But if you shop around, you might find some that do. However, they will require your previous Driver and Insurance History.
As you can imagine, it’s much easier to source these documents while you’re still in your home country and let them be translated into English if necessary.
Having these documents on hand and being prepared can save you tons of time, headaches and money on your auto insurance premium.
Apply For Provincial Health Insurance
When I first arrived in Canada, I only had a temporary work permit, so I thought I wouldn’t be eligible for provincial health insurance. But that’s not the case. You can apply for it even if you plan to stay in Canada only temporarily as long as you do it at least six months before your work permit expires.

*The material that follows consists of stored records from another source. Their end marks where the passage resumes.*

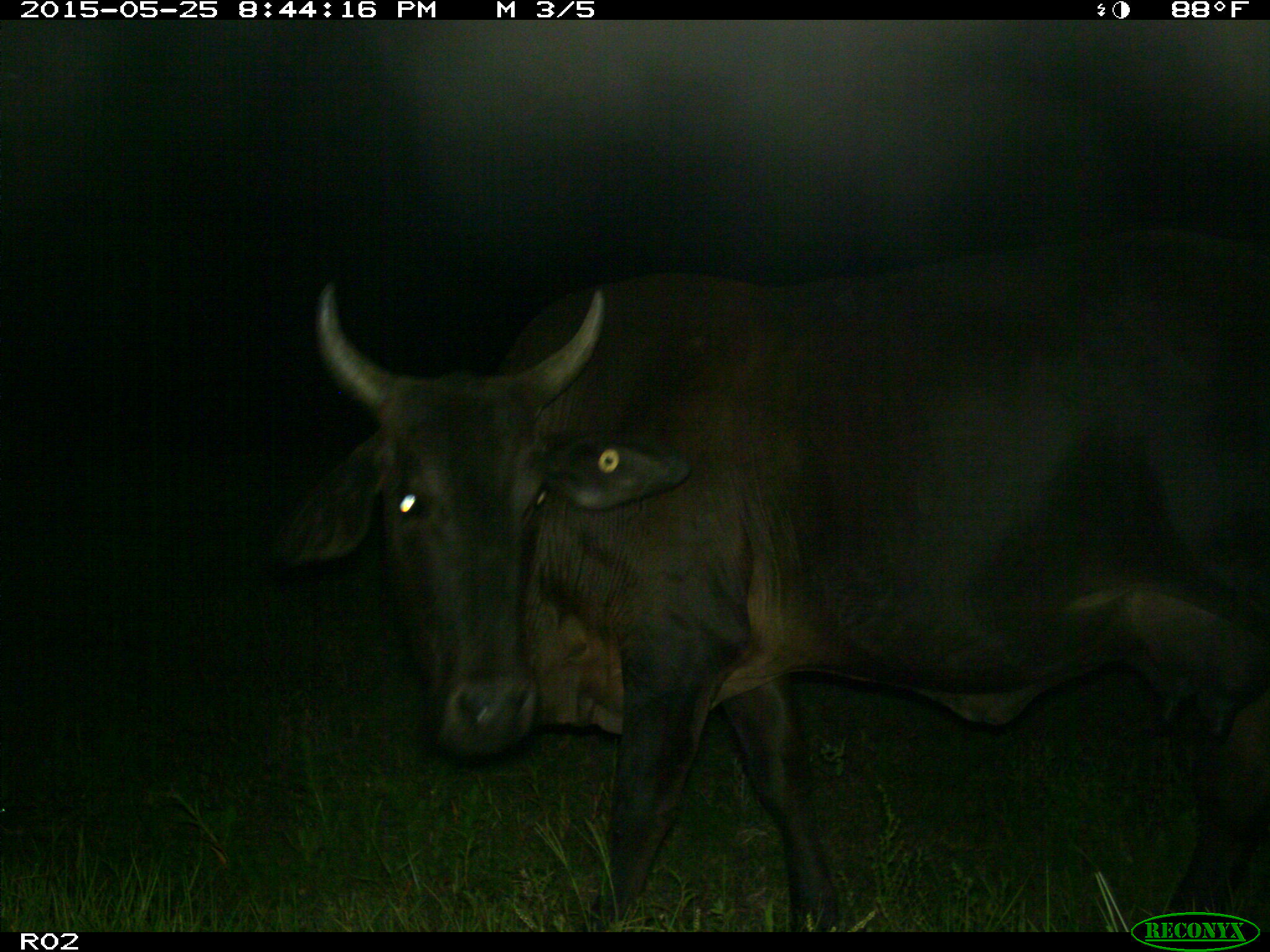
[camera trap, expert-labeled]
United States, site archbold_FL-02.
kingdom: Animalia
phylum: Chordata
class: Mammalia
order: Artiodactyla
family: Bovidae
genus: Bos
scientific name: Bos taurus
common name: domestic cow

Each province has different rules, so double-check how you can apply.
Nonetheless, it’s a good idea to have travel insurance before you arrive in Canada. Having travel insurance is one of the requirements for a working holiday visa.
Final Word: Is It Worth Living in Vancouver?

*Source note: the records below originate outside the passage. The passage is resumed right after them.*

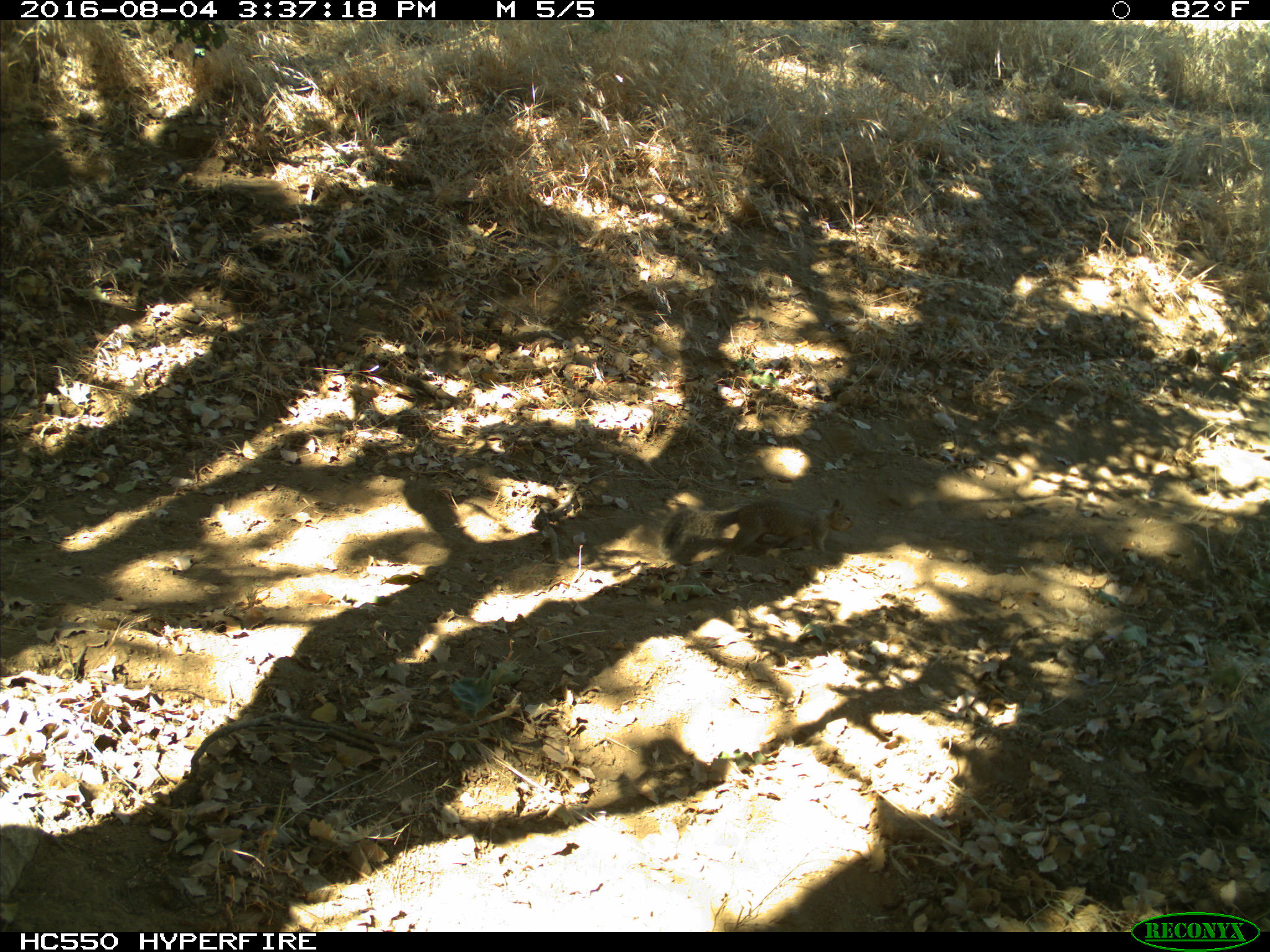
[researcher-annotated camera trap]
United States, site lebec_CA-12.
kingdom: Animalia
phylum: Chordata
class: Mammalia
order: Rodentia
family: Sciuridae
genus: Otospermophilus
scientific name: Otospermophilus beecheyi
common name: california ground squirrel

If you want an exciting urban lifestyle combined with the great outdoors, Vancouver is an excellent choice. Vancouver frequently ranks highly as one of the world’s most livable cities, and rightly so.
It’s a stunningly beautiful place with lots of natural wonders and even more amazing food.
Although it can be expensive to live in Vancouver, there are plenty of great job opportunities and a diverse range of cultures to experience.